Oefengegevens
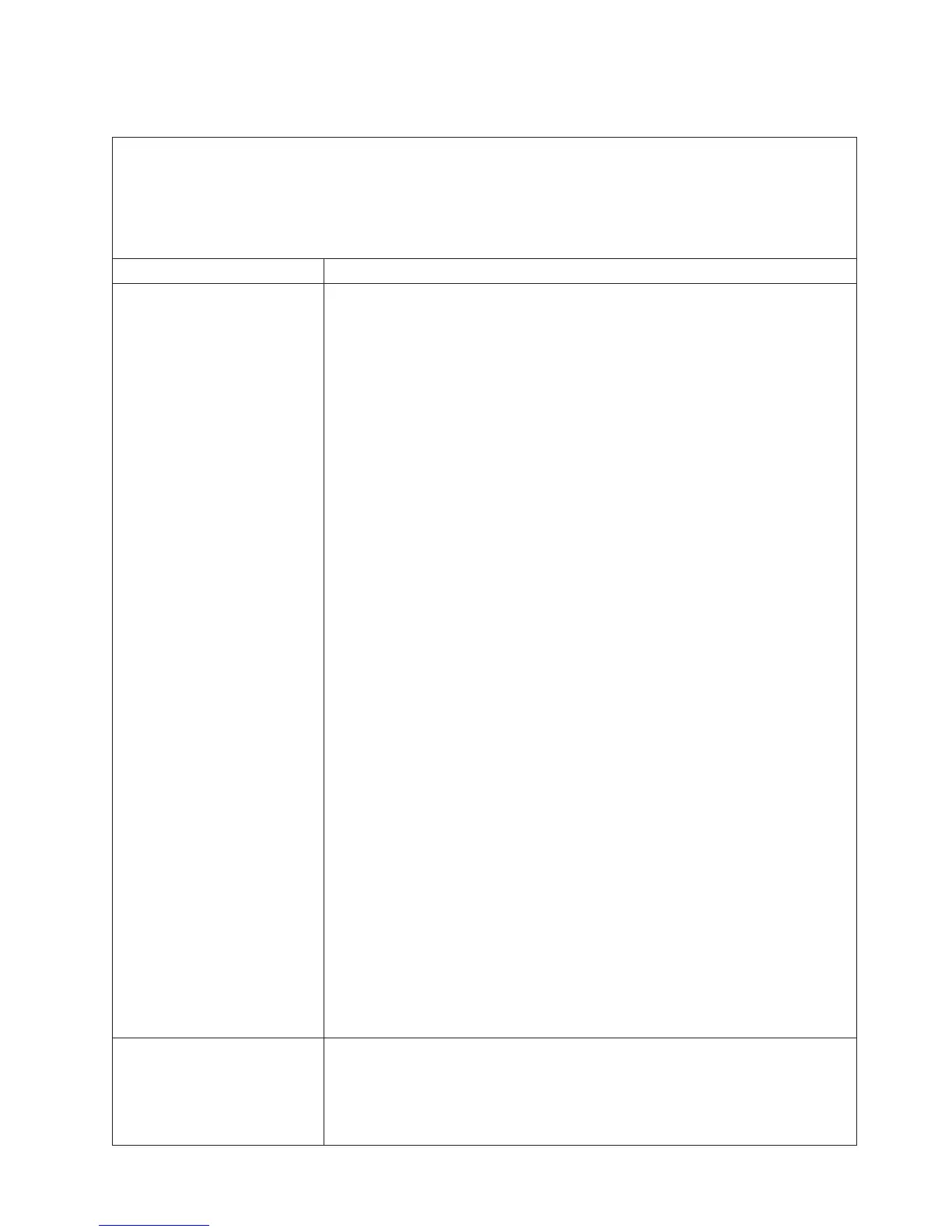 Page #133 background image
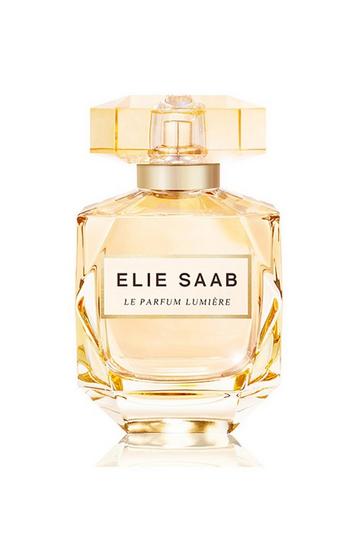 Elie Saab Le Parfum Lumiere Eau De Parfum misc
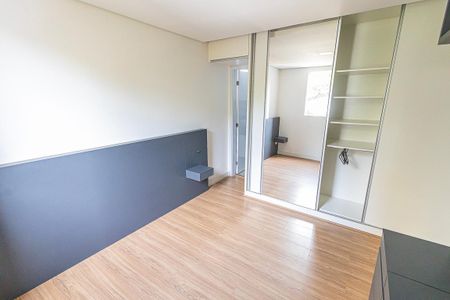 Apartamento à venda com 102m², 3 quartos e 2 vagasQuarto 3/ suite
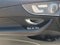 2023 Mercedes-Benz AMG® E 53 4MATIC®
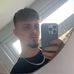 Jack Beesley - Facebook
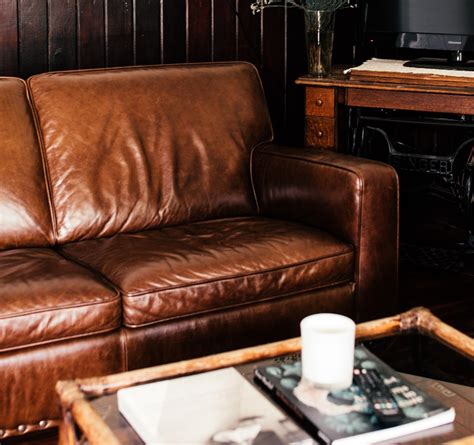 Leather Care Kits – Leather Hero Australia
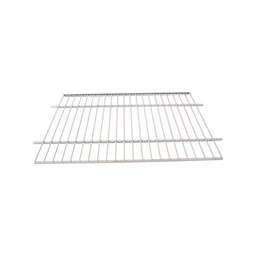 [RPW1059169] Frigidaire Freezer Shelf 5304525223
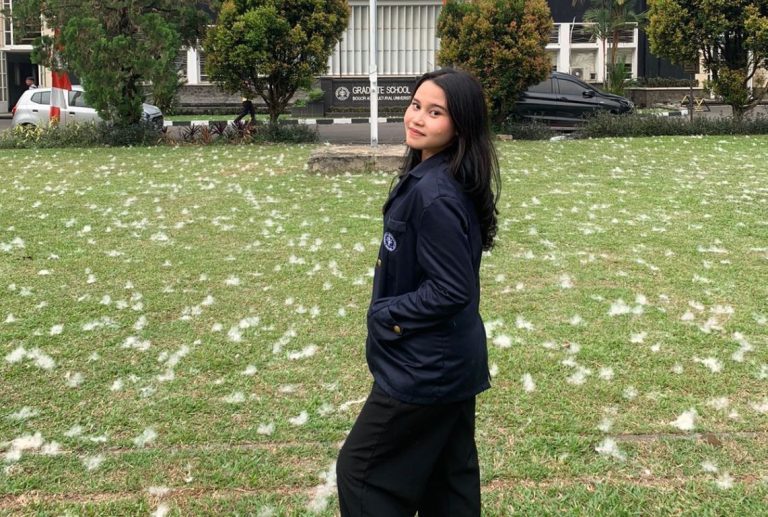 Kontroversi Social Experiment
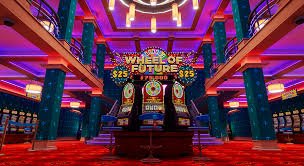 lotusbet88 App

Jouw opdracht
Kun je in alle regels hierboven "Facebook" omwisselen voor "Instagram" en ze verder ongewijzigd teruggeven, zonder de afbeeldingen?

Antwoord
 Page #133 background image
 Elie Saab Le Parfum Lumiere Eau De Parfum misc
 Apartamento à venda com 102m², 3 quartos e 2 vagasQuarto 3/ suite
 2023 Mercedes-Benz AMG® E 53 4MATIC®
 Jack Beesley - Instagram
 Leather Care Kits – Leather Hero Australia
 [RPW1059169] Frigidaire Freezer Shelf 5304525223
 Kontroversi Social Experiment
 lotusbet88 App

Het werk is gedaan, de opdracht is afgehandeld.